### ASSIGNED TASK
Your answer should be the lines below from the one with "New COLUMBIA Girl'" to the one with "La Sosta - Enoteca & Cucina Campalto", both included, given again exactly and with nothing added.

### PROVIDED DATA

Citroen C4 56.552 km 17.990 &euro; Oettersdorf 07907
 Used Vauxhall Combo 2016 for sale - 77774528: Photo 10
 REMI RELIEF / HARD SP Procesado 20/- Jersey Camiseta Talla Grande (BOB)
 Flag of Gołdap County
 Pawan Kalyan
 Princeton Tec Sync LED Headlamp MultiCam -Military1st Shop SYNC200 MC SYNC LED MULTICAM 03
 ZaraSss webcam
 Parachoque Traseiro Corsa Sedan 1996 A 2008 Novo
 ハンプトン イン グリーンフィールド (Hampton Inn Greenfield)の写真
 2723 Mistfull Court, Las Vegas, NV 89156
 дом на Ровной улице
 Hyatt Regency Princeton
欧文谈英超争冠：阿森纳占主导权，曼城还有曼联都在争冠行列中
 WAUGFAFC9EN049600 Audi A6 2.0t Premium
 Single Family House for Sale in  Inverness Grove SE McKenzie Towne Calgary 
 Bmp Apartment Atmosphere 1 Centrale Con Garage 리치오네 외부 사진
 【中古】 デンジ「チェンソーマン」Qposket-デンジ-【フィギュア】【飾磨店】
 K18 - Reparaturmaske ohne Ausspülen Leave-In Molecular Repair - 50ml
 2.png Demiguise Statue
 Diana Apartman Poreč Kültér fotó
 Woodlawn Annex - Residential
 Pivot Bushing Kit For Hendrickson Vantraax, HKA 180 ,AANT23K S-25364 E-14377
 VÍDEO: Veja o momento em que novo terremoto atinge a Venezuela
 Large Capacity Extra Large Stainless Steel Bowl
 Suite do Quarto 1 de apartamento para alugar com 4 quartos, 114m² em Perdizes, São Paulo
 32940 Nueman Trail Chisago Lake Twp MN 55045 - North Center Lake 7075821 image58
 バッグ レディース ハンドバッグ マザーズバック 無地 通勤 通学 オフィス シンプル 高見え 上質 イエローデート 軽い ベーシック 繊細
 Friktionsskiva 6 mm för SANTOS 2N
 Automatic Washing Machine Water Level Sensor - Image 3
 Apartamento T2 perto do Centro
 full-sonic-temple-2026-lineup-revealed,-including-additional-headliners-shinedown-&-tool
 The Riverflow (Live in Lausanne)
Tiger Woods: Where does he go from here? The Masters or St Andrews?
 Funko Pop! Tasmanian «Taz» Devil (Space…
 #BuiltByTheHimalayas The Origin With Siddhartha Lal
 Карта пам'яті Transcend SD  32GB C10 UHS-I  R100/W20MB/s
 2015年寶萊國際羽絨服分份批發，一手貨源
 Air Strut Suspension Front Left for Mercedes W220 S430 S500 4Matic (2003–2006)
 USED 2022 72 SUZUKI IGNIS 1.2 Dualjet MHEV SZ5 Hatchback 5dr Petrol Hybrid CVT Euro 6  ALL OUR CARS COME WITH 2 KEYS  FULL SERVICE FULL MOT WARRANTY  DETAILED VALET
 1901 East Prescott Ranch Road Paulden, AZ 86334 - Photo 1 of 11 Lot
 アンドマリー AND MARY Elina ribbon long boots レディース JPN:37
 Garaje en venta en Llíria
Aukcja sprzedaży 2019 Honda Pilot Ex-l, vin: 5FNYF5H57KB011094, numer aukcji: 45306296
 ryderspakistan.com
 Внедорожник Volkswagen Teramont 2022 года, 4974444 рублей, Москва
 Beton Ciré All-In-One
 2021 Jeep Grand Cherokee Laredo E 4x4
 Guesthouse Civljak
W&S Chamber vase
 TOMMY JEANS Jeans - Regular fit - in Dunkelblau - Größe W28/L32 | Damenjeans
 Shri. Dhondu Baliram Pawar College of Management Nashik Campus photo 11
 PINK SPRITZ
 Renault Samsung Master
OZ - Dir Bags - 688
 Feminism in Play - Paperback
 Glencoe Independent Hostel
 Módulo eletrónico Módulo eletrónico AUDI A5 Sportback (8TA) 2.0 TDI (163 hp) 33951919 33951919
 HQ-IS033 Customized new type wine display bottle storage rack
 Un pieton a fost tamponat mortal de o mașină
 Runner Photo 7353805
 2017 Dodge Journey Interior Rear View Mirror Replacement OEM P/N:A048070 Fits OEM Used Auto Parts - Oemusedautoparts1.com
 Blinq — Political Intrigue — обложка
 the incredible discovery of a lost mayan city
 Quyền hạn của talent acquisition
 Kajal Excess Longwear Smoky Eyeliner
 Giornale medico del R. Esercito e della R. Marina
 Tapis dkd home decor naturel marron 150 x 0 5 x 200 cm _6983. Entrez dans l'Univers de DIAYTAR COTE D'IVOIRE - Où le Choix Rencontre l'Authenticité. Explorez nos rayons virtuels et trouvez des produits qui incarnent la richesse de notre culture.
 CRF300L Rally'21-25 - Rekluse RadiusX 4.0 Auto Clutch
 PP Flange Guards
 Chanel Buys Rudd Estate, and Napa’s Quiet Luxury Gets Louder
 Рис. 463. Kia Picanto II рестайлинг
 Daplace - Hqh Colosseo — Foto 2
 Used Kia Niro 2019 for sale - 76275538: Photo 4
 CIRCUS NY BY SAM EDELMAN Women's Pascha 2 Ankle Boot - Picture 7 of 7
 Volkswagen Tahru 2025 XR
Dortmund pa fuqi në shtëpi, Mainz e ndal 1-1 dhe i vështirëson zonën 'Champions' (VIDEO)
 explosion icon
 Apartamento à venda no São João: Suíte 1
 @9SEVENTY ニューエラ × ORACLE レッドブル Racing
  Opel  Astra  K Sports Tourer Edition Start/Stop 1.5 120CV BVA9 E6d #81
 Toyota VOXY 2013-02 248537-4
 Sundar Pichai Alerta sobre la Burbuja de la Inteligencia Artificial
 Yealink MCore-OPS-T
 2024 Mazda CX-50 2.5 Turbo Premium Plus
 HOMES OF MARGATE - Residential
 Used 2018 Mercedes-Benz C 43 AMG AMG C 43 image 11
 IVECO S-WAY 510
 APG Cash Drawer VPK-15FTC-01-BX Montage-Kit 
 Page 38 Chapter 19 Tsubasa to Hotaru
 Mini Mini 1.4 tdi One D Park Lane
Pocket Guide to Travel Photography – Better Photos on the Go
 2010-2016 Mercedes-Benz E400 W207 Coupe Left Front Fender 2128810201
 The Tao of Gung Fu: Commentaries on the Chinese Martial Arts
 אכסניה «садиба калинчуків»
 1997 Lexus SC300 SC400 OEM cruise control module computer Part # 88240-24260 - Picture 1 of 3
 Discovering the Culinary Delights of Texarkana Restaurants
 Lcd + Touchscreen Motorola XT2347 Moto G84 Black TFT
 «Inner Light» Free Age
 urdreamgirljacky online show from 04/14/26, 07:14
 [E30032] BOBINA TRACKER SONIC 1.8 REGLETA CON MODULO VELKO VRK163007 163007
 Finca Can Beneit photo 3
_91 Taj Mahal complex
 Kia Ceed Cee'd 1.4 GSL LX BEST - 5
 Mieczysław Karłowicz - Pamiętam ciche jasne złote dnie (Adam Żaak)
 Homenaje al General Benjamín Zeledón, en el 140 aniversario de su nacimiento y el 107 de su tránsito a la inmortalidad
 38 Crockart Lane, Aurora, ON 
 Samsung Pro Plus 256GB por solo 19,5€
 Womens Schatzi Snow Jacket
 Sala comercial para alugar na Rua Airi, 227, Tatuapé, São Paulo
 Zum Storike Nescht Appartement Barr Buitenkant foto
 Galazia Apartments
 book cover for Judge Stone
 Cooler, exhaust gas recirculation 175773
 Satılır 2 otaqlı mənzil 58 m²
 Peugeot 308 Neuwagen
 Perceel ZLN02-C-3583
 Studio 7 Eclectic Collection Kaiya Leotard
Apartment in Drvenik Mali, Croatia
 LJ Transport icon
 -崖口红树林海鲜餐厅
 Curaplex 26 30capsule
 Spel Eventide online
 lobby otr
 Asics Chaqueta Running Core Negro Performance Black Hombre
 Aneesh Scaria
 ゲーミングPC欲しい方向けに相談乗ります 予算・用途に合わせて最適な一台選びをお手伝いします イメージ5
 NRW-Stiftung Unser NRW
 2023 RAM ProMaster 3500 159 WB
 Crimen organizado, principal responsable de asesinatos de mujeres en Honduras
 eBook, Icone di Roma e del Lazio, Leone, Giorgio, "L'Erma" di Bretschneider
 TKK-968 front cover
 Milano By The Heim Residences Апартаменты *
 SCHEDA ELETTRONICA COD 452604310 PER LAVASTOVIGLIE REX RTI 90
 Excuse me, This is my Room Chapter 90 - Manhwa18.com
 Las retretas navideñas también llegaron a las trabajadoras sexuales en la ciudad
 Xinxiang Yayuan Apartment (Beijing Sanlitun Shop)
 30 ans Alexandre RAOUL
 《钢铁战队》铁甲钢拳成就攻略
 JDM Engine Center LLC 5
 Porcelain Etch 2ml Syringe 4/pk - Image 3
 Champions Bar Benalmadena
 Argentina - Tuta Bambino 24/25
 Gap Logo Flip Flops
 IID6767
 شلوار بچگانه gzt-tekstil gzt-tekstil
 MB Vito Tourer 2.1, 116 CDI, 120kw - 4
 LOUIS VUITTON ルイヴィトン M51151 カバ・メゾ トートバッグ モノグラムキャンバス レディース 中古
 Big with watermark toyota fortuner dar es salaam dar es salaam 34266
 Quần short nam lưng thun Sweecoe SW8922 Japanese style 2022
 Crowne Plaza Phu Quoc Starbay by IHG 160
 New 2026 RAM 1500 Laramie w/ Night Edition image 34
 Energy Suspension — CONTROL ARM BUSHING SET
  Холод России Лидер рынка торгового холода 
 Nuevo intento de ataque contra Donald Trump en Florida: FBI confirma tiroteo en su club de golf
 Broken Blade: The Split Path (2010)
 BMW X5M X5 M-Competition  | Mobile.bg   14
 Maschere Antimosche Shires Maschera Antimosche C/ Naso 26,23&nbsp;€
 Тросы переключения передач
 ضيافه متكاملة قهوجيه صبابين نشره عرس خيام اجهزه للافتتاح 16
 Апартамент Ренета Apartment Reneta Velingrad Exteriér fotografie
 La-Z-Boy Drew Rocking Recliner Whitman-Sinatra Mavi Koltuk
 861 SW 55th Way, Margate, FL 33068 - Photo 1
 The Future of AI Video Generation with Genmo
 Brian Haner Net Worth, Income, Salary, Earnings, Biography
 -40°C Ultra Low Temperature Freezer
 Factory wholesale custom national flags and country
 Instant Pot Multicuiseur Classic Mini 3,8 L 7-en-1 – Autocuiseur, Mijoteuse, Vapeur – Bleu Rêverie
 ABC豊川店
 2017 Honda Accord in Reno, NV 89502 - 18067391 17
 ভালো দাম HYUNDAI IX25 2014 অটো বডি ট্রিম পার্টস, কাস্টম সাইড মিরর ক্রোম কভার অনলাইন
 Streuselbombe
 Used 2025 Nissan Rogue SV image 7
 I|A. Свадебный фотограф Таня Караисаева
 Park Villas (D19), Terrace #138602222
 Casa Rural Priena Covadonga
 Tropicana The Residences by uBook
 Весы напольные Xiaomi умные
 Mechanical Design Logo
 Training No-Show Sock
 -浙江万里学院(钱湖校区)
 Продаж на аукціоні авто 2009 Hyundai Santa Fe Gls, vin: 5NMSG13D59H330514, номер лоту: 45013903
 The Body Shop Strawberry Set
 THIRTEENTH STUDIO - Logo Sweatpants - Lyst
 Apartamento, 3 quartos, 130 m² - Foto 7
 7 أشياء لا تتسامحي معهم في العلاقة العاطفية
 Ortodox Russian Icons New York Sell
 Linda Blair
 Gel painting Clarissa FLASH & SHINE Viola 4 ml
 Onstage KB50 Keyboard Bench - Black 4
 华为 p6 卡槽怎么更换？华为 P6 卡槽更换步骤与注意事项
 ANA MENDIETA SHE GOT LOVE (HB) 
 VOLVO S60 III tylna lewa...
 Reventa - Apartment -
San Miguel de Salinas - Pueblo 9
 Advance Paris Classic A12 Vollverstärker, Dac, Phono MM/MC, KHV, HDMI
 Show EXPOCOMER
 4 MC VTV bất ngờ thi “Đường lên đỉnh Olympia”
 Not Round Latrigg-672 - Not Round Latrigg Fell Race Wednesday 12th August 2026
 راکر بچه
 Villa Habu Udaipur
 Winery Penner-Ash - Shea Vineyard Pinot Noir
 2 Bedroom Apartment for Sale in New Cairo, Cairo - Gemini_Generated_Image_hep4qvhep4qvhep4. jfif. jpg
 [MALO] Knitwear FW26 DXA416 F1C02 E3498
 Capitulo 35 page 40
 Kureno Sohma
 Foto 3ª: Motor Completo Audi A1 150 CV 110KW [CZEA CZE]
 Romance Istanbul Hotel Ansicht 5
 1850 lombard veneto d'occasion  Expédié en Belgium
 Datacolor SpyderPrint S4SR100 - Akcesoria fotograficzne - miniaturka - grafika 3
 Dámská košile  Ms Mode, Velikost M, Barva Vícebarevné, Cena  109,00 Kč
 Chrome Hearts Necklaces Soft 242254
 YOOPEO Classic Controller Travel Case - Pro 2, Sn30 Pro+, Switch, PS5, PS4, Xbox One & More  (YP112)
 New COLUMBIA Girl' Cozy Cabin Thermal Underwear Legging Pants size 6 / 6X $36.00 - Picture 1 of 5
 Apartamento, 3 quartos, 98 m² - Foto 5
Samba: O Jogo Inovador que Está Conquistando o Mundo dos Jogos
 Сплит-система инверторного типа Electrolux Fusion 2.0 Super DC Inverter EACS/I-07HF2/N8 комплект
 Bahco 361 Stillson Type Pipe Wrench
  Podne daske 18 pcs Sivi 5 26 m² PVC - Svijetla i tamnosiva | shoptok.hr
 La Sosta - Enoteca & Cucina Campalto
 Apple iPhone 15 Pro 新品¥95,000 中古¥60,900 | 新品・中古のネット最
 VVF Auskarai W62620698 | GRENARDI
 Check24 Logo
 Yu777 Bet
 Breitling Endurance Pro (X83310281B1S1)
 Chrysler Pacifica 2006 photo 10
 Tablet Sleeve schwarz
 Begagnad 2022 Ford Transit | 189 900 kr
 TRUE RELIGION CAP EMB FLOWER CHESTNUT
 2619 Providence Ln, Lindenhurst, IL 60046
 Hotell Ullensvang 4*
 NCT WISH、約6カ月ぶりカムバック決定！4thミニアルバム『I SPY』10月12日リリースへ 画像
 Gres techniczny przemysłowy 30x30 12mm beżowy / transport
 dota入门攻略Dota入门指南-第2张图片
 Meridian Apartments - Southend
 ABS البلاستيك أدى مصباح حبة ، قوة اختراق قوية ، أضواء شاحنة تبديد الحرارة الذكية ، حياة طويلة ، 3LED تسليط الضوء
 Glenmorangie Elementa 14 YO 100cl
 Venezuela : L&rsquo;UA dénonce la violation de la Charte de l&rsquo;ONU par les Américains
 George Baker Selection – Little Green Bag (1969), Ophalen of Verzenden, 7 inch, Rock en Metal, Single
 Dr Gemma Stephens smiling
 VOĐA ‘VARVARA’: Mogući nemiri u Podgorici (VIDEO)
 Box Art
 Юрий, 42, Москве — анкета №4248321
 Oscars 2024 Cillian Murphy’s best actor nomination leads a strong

### TASK SOLUTION
 New COLUMBIA Girl' Cozy Cabin Thermal Underwear Legging Pants size 6 / 6X $36.00 - Picture 1 of 5
 Apartamento, 3 quartos, 98 m² - Foto 5
Samba: O Jogo Inovador que Está Conquistando o Mundo dos Jogos
 Сплит-система инверторного типа Electrolux Fusion 2.0 Super DC Inverter EACS/I-07HF2/N8 комплект
 Bahco 361 Stillson Type Pipe Wrench
  Podne daske 18 pcs Sivi 5 26 m² PVC - Svijetla i tamnosiva | shoptok.hr
 La Sosta - Enoteca & Cucina Campalto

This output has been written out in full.